COVID-19 led many individuals to lose their employment, companies to close, and, as a result, there was a significant impact on buying power. In instance, the Dubai property market experienced a drop in prices and a lack of activity for a period of time. However, timely government steps and efforts given by development corporations aided a speedy recovery, and the Dubai property market is now back on its feet, delivering record-breaking statistics month after month.
What about the impending recession? Is it going to put a stop to the market’s impressive recovery? Or will the Dubai property market be unaffected? Everything is right here!
- Price Stabilization Strategy
The government has taken several steps to guarantee that the general public’s buying power is unaffected by the recent price increase and the impending recession. The most effective has to be the strategy of freezing the prices of up to 11,000 fundamental products. Milk, poultry, meat, bread, and so forth are examples. While this policy does not directly affect the real estate market, it will assist regulate the costs of essential necessities, resulting in a limited influence on the cost of living.
- Increase in the Real Estate Sector
As previously said, the Dubai property market heroically battled the worldwide pandemic, and the real estate industry has been on the increase since then. New developments have been launched, expatriate and investor-friendly regulations have attracted foreign investors, and flexible payment options are also enticing buyers and investors to purchase property in Dubai. According to current figures, the Dubai real estate market saw 30,903 transactions this year as of the end of May. Property prices have risen significantly, by roughly 11%. A further analysis indicates that the apartment sector has expanded by 9.6%, while villas have climbed by over 20%. During this time, not only has the cost of the property climbed, but so have the rents. Overall rentals increased by somewhat more than 19% in the market. Apartment rents in Dubai increased by 18.3 percent, while house rents increased by 24.3 percent. Similarly, demand for houses in Dubai has been increasing. And it is likely that this will continue in the future. GDP growth is another aspect that will assist the real estate industry and the economy as a whole to stay more stable. Experts predict that it will rise by roughly 6% this year, fueled by development in a variety of industries, including tourism, hospitality, and real estate, of course.

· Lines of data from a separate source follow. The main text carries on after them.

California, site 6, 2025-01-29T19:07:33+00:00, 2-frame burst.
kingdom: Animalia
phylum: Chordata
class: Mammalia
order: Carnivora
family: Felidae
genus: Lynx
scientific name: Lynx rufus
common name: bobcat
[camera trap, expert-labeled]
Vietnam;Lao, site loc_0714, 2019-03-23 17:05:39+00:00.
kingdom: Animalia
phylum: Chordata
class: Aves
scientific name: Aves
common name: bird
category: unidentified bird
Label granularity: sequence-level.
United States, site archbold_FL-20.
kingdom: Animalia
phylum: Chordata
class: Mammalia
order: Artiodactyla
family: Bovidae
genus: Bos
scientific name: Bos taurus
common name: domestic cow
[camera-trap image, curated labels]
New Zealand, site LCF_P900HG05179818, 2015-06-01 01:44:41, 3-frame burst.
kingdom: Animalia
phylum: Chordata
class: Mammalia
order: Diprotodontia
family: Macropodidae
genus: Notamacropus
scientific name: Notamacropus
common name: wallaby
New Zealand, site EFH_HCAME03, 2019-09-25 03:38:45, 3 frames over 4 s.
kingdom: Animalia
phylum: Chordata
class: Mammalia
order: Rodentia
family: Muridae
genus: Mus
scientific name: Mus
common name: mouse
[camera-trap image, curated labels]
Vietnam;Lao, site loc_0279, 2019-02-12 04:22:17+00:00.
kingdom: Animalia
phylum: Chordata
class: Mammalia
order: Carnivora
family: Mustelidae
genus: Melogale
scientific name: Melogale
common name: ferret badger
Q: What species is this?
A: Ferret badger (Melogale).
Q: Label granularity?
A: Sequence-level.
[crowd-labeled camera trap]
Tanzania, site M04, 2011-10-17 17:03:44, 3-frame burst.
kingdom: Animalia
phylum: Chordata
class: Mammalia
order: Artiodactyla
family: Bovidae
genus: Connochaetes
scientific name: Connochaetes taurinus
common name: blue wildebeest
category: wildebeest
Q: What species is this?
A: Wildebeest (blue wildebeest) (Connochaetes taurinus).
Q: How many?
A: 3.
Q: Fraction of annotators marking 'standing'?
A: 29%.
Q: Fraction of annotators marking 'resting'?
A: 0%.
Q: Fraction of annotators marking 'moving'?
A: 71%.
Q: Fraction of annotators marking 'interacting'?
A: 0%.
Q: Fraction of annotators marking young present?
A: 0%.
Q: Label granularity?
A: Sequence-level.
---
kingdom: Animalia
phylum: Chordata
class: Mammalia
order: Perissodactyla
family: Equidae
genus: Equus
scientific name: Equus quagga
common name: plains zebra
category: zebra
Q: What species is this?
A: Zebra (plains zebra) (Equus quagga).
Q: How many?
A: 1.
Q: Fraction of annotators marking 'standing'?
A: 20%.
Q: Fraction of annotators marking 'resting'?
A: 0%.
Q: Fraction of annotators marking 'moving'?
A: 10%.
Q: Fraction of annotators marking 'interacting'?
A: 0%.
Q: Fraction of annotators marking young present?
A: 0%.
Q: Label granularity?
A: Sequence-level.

- Rise in the Number of Mortgage Purchasers
According to a recent Knight Frank research, mortgage purchasers for flats and homes account for around 18% of overall sales. This proportion has dropped from over 40% the previous year. This may appear to be a drop, but figures reveal that approximately AED 38 billion in financial mortgages were extended by the end of May this year. This indicates that the mortgage market is also cruising, and 2022 may take second place on the list of the greatest mortgage agreements completed in the previous five years.